• _The task_
Please give back only the lines below from the one containing "family: Erinaceidae" to the one containing "category: hedgehog", each repeated word for word, both ends included.

[Records for this exercise — start]

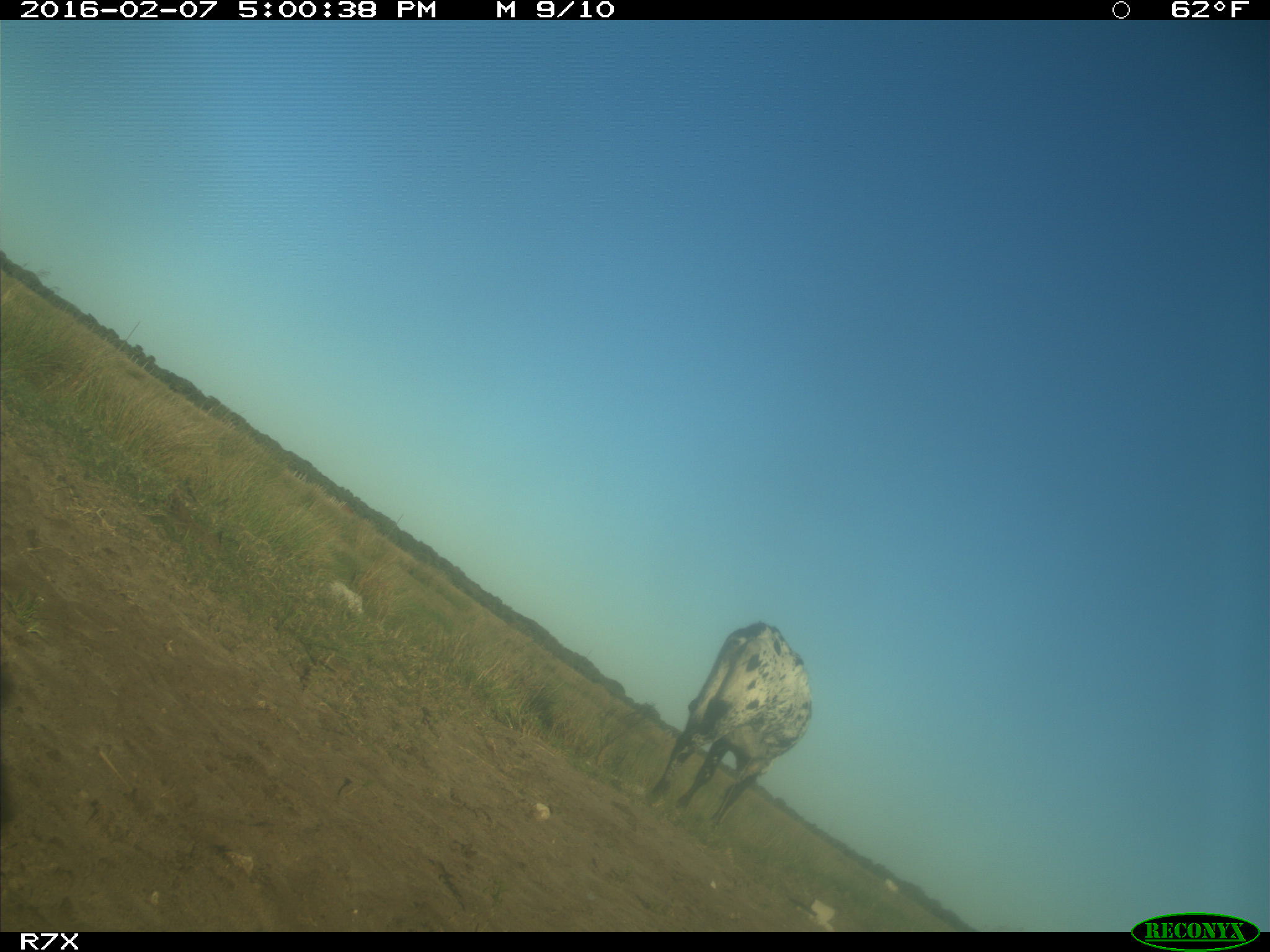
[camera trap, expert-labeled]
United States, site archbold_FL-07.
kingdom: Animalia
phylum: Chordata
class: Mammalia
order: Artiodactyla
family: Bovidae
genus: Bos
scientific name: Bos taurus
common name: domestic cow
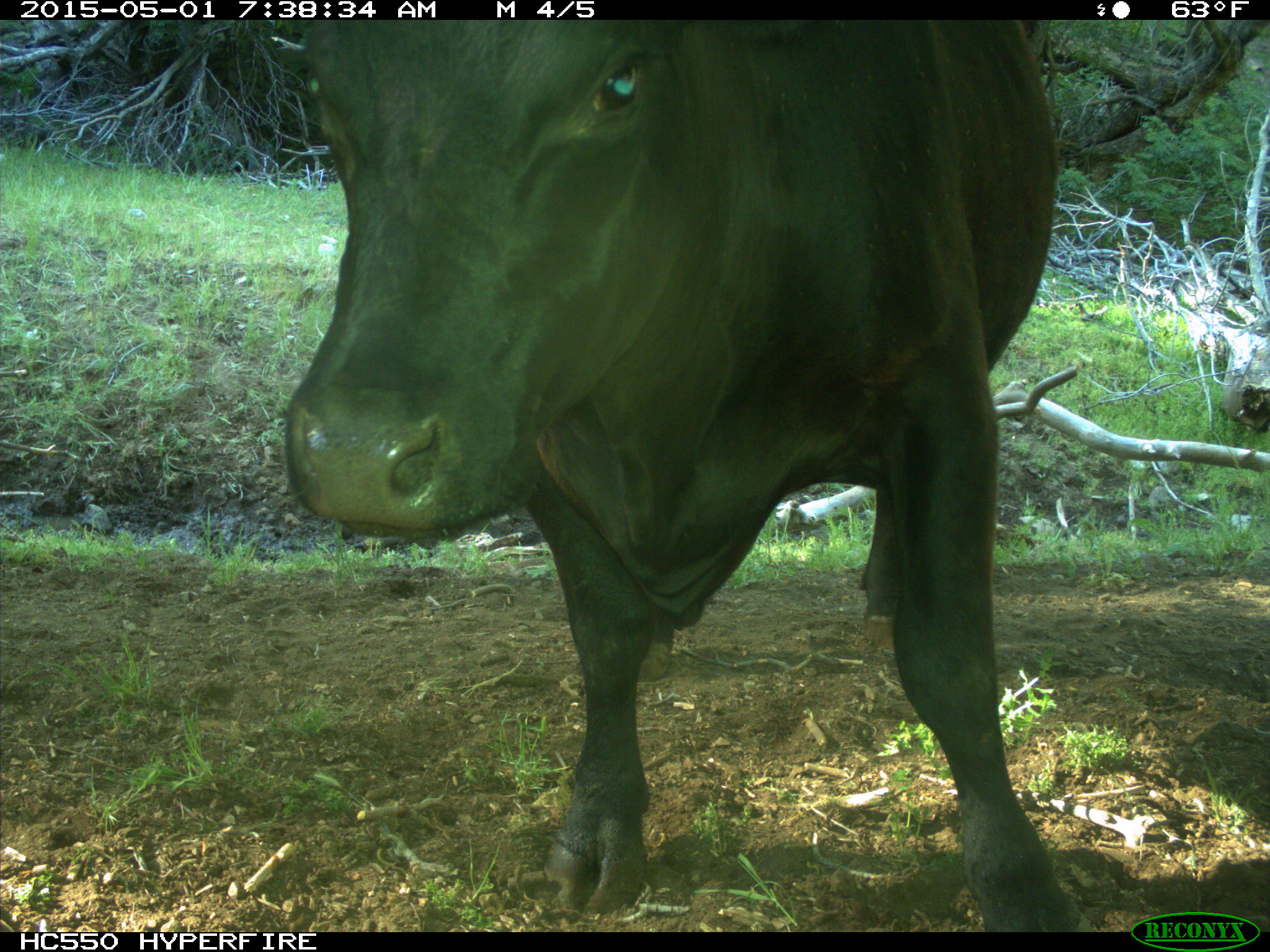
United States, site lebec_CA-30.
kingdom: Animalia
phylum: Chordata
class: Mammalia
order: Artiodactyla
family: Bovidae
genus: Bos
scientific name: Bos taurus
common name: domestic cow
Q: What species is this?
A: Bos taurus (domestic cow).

[Records for this exercise — finish]
[Records for this exercise — start]

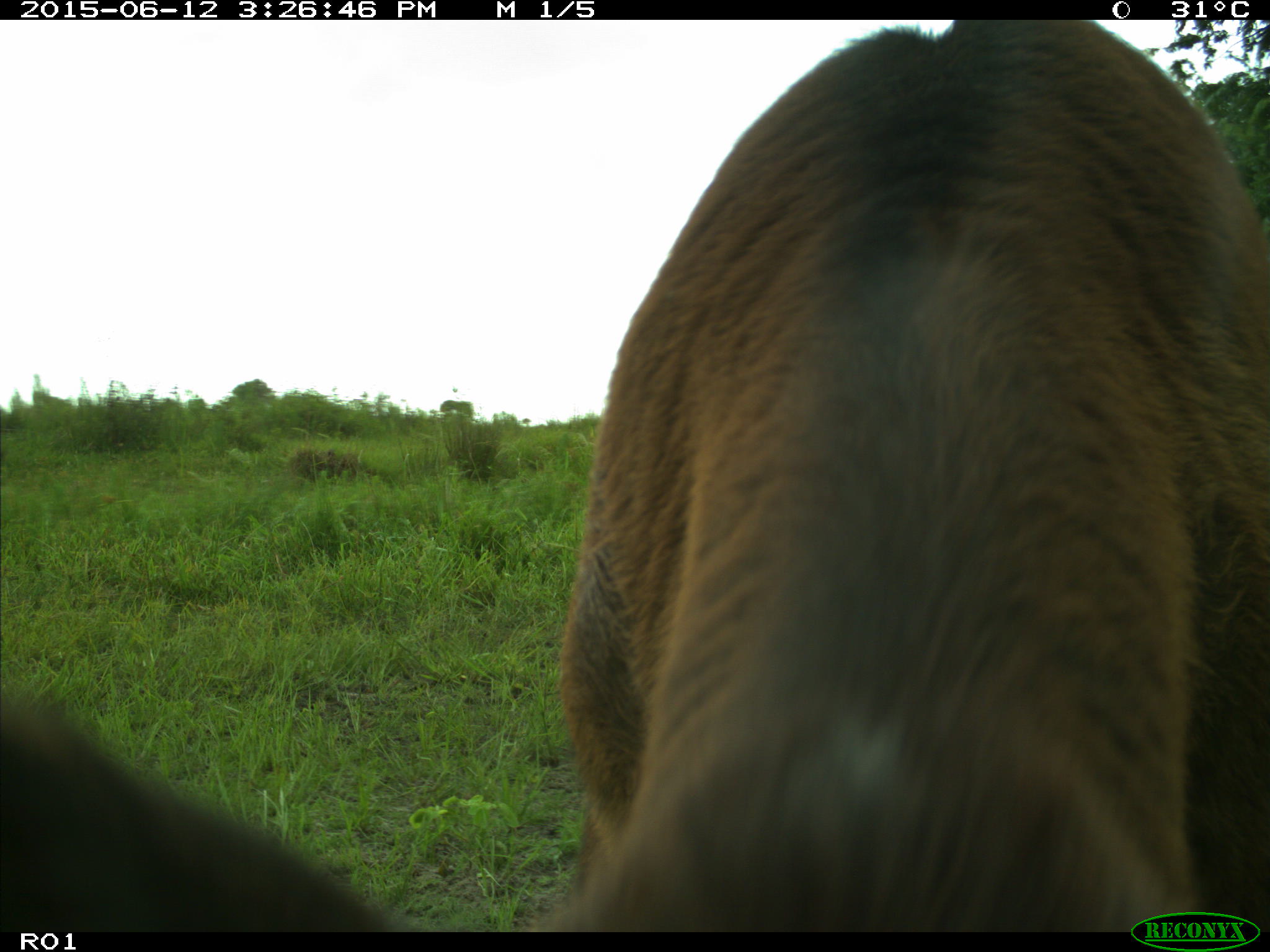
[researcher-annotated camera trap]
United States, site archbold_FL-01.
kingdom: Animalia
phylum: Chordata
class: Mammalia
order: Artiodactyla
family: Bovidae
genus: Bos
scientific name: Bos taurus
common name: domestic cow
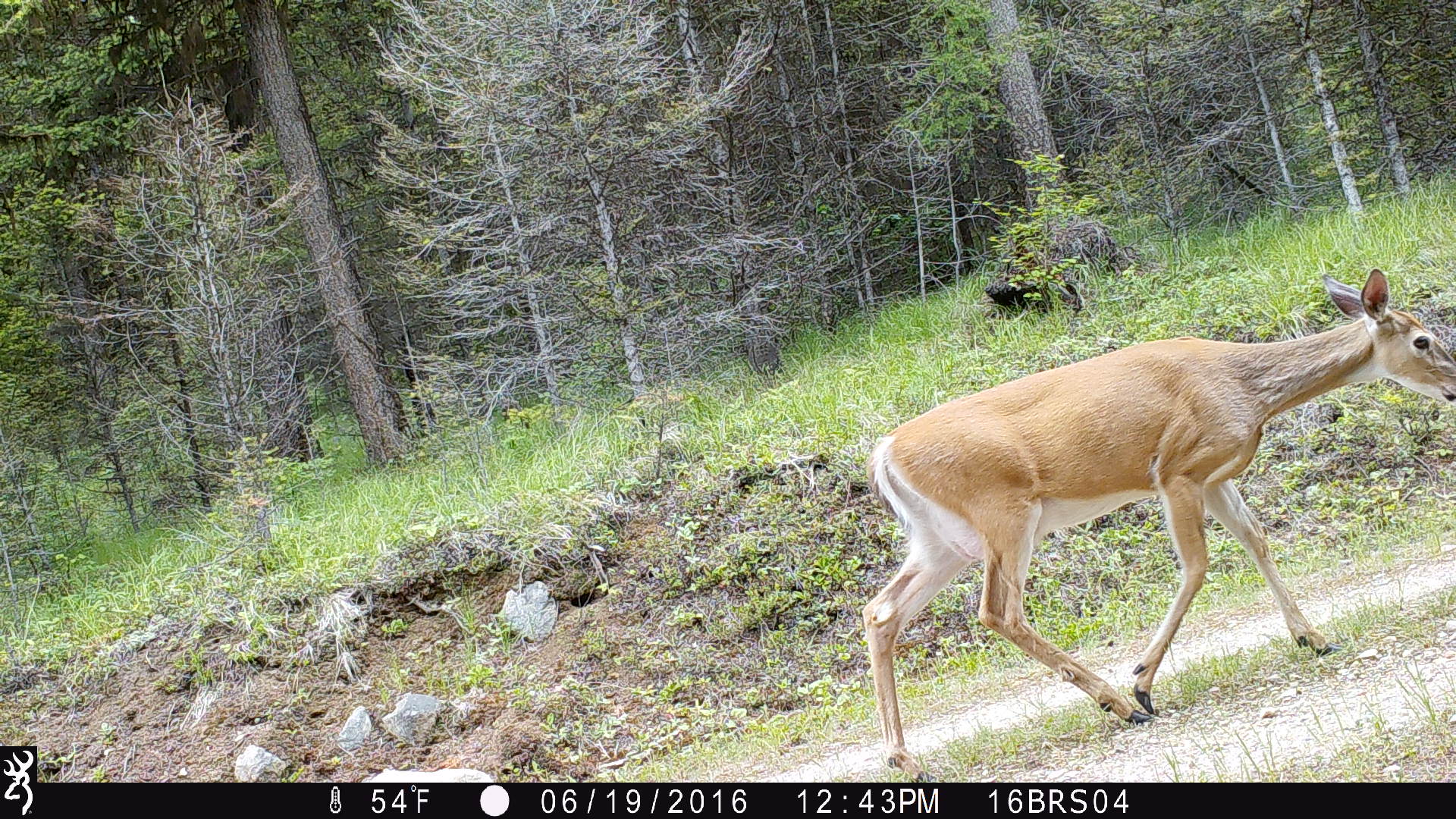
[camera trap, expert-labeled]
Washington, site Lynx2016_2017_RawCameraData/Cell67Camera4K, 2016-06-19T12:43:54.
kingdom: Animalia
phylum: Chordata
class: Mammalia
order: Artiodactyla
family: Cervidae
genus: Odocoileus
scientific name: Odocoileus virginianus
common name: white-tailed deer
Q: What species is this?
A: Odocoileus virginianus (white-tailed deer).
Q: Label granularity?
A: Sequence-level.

[Records for this exercise — finish]
[Records for this exercise — start]

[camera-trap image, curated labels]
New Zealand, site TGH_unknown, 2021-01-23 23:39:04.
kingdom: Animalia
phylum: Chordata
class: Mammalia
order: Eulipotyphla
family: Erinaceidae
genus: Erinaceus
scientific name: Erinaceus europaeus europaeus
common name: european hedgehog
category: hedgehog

[Records for this exercise — finish]

• _Expected output_
family: Erinaceidae
genus: Erinaceus
scientific name: Erinaceus europaeus europaeus
common name: european hedgehog
category: hedgehog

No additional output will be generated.